During the COVID-19 Public Health Emergency (PHE), CMS allowed for many Medicare program flexibilities to free health professionals to extend care under dire clinical circumstances. One flexibility authorized direct supervision, which typically means on-site presence, to be accomplished through audio/visual communication methods. AAPA supported this provision in order to ensure an “all hands on deck” environment for delivering care during the PHE. In the proposed rule CMS asked if this flexibility should be continued after the PHE ends. Our comments stated that the flexibility should continue to apply to those health professionals who can be directly supervised by PAs, physicians and APRNs, but do not have the ability to bill Medicare on their own (e.g., RNs, LPNs and medical assistants), but not for PAs.

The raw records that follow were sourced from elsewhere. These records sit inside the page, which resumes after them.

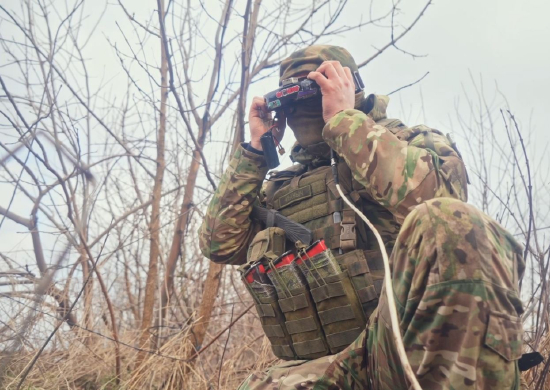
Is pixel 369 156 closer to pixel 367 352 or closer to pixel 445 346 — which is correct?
pixel 367 352

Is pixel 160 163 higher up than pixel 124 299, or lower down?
higher up

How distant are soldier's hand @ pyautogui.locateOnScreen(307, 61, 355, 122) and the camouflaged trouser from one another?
2.82 ft

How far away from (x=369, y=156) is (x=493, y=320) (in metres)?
0.75

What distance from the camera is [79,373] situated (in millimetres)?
2840

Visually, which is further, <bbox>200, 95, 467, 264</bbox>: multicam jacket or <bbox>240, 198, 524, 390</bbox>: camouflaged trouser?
<bbox>200, 95, 467, 264</bbox>: multicam jacket

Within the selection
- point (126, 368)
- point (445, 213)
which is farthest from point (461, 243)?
point (126, 368)

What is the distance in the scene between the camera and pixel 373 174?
5.15 ft

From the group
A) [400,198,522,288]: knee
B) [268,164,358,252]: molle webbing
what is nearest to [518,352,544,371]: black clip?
[400,198,522,288]: knee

PAs are autonomous health professionals who have their own Medicare billing status. When PAs deliver care to Medicare beneficiaries and the service is submitted under the PA’s name there is no requirement for direct physician involvement. When PA-delivered care in the private office or clinic is billed under the “incident to” provision Medicare requires direct (on-site) physician supervision. This billing mechanism allows a service provided by a PA to be billed under the name of the physician. “Incident to” billing can be confusing, is often an inefficient way for PA-physician teams to deliver care, and hides the professional work contributed by PAs. For these reasons we do not support the ability of Medicare direct supervision for PAs via audio/visual technology.

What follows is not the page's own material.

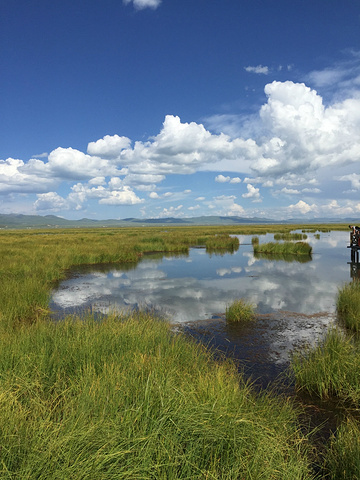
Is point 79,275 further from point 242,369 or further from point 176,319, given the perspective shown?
point 242,369

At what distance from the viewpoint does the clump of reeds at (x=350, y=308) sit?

Increased specificity of data to address disparities and inequities
AAPA also supported CMS’ goals of addressing disparities and promoting equity in healthcare. We agree with the agency’s desire for increased specificity of data to address disparities and inequities as a logical first step. AAPA also pointed CMS’ attention to two sources of health disparities caused by policies that: 1) restrict patient access to needed services, and 2) inadvertently allow for the inefficient provision of care. It is our belief that policies which better enable PAs to practice to the full extent of their education and competencies will increase access to care and contribute to a more equitable delivery of care to patients. This is especially true in rural communities where patients are typically older, sicker and experience more logistical challenges in obtaining care. The agency must continue to review and eliminate outdated and inefficient rules and regulations that do not recognize and promote the full utilization of PAs.
In addition to submitting formal comments, AAPA’s reimbursement and federal affairs staff continue to meet with and engage CMS officials in discussions about the essential role the PA profession has in improving the delivery of healthcare services to all patients.